To verify that our stream_docs function works correctly, let's read in the first document from the movie_data.csv file :

In [26]:
next(stream_docs(path='./movie_data.csv'))

('"Just watched this movie over the weekend, and I must say I thoroughly enjoyed it. The 2 Italo American actors are excellent as usual (Michael Imperioli and John Ventimiglia). It is obvious that the director was influenced by 2 great films of the past directed by Italians. Primarily he was influenced by Dino Risi and his film IL SORPASSO. It is the story of 2 young men who meet by chance and become friends. One is extroverted and the other is introverted. They enjoy the whole day together and by the end of the day, the shy one learns that there is more to life than his usual routine monotony. The same thing happens to Albert De Santi. Unfortunately, IL SORPASSO has a very similar ending and this apparently influenced the director of ON THE RUN because he uses the same technique but with a twist. I had expected something but was surprised to see that it turned out to be the opposite. If you watch both movies you will understand. The other film that influenced the director is AFTER HOU

W'll now define a function get_minibatch, that will take a document stream from the stream_docs function and return a particular number of documents specified by the size parameter: 

In [27]:
def get_minibatch(doc_stream, size):
    docs, y = [], []
    try:
        for _ in range(size):
            text, label = next(doc_stream)
            docs.append(text)
            y.append(label)
    except StopIteration:
        return None, None
    return docs, y


Unfortunately, we can't use the *CountVectorizer* for out-of-core learning since it requires holding the entire vocabulary in memory. Also, the *TfidfVectorizr* needs to keep all the feature vectors of the training dataset in memory to calculate the inverse document frequencies. However another useful vectorizer for text processing implemented in scikit-learn is *HashingVectorizer* which is data independent and makes use of the hashing trick via the 32-bit MurmurHash3 algorithm by Austin Appleby.

In [28]:
from sklearn.feature_extraction.text import HashingVectorizer
from sklearn.linear_model import SGDClassifier
vect = HashingVectorizer(decode_error='ignore',
                        n_features=2**21,
                        preprocessor=None,
                        tokenizer=tokenizer)
clf = SGDClassifier(loss='log', random_state=1, n_iter=1)
doc_stream = stream_docs(path='./movie_data.csv')

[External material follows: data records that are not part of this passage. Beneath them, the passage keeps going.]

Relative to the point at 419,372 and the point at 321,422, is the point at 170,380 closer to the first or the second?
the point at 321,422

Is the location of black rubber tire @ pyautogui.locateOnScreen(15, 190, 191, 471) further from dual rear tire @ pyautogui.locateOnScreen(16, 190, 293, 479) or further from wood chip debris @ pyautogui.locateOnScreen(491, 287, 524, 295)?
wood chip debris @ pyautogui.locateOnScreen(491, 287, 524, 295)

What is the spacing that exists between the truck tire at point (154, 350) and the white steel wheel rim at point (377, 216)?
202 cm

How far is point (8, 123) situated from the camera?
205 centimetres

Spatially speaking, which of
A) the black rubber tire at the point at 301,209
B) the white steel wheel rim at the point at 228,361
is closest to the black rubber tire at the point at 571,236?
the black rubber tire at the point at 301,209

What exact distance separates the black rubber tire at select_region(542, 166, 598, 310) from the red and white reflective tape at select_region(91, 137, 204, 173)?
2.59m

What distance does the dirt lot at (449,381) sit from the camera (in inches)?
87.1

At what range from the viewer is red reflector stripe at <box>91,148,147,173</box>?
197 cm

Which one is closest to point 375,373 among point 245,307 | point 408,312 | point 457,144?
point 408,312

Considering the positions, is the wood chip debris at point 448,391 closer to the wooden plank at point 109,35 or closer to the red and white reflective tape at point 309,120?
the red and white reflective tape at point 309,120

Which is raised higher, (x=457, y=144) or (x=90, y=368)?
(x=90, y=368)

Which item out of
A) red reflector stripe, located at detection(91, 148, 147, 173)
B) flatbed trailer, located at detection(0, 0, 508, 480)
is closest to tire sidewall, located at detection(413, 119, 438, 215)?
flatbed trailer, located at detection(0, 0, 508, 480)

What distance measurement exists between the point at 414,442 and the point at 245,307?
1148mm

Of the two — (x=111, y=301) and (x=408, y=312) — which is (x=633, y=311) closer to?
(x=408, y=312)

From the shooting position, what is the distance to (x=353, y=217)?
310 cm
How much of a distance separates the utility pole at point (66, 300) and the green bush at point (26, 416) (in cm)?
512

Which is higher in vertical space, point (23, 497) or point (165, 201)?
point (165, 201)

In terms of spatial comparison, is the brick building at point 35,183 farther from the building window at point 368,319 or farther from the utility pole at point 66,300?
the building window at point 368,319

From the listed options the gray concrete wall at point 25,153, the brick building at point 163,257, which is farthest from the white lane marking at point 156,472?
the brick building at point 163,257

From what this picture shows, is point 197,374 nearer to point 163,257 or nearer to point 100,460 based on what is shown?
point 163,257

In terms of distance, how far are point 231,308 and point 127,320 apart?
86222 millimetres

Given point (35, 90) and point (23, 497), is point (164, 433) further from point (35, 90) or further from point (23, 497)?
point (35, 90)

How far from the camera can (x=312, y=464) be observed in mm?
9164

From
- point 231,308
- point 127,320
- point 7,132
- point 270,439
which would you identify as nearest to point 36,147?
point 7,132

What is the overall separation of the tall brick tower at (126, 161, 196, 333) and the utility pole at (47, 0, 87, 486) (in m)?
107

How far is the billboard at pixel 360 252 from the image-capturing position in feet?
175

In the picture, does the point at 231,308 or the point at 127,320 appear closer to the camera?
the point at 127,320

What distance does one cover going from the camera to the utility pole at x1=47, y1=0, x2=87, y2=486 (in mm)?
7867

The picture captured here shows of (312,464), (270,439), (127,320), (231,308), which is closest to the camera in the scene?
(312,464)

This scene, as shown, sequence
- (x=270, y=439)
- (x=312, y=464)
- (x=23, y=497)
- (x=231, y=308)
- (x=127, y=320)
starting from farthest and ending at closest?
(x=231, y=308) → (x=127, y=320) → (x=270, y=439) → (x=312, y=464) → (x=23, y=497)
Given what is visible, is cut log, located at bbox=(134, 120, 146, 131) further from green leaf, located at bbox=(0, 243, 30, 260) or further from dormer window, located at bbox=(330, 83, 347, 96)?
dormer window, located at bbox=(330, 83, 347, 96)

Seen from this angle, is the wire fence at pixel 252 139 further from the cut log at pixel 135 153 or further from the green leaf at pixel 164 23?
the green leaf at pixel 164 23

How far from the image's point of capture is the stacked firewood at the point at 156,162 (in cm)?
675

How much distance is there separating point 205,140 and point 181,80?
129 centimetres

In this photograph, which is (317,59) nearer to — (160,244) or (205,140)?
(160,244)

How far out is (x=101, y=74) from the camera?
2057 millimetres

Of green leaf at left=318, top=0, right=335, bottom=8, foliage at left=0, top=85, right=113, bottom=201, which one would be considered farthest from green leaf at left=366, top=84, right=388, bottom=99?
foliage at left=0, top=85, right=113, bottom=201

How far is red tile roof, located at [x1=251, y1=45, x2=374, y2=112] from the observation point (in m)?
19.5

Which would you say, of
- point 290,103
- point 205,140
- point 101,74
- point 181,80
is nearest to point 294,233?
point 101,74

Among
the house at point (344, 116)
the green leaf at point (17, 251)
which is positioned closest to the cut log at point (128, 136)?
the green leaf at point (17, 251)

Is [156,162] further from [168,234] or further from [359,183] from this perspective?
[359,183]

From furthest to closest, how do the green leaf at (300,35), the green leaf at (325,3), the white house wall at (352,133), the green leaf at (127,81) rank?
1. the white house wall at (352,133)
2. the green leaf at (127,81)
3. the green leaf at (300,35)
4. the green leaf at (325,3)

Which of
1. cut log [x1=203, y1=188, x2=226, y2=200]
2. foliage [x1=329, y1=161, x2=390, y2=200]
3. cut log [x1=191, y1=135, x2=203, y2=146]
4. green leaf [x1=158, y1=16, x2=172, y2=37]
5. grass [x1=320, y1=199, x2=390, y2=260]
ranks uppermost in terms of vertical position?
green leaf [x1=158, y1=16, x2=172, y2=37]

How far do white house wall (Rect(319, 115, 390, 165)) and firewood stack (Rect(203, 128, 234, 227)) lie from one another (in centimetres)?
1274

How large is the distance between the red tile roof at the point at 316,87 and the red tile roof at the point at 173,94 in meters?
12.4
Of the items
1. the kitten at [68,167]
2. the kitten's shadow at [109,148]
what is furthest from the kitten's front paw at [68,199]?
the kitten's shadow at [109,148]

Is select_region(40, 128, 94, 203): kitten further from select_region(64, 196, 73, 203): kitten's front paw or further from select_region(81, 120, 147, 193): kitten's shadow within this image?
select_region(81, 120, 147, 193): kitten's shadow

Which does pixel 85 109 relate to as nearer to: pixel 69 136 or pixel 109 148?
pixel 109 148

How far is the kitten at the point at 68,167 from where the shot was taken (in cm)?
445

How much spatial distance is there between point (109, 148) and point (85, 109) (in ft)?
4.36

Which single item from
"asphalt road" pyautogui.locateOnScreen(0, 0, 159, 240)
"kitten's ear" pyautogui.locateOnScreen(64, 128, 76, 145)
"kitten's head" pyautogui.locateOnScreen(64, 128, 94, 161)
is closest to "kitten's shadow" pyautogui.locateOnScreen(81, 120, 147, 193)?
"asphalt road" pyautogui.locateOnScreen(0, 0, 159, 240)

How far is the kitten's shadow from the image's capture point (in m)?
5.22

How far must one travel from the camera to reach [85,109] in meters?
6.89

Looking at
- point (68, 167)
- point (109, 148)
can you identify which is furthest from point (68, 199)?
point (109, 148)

Having set up all the complementary functions, we can now start the out-of-core learning using the following code:

In [29]:
import pyprind
pbar = pyprind.ProgBar(45)
classes = np.array([0, 1])
for _ in range(45):
    X_train, y_train = get_minibatch(doc_stream, size=1000)
    if not X_train:
        break
    X_train = vect.transform(X_train)
    clf.partial_fit(X_train, y_train, classes=classes)
    pbar.update()

0% [##############################] 100% | ETA: 00:00:00
Total time elapsed: 00:00:37


We initialized the progress bar object with 45 iterations and in the following for loop, iterated over 45 minibatches of documents where minibatch consists of 1000 documents each.  
Having comleted the incremental learning process, we'll use the last 5000 documents to evaluate the performance of the model.

In [30]:
X_test, y_test = get_minibatch(doc_stream, size=5000)
X_test = vect.transform(X_test)
print('Accuracy: %0.3f' % clf.score(X_test, y_test))

Accuracy: 0.868


As we can see that the accuracy of the model is 87 percent, slightly below the accuracy we achieved using grid search for hyperparameter tuning. However, out-of-core learning is vrey memory efficient and took less than two minutes to complete. Finally we can use the last 5000 documents to update the model.

In [31]:
clf = clf.partial_fit(X_test, y_test)

## Summary

In this chapter I learned how to use machine learning algorithms to classify text documents based on their polarity, which is a basic task in sentiment analysis in the field of natural language processing.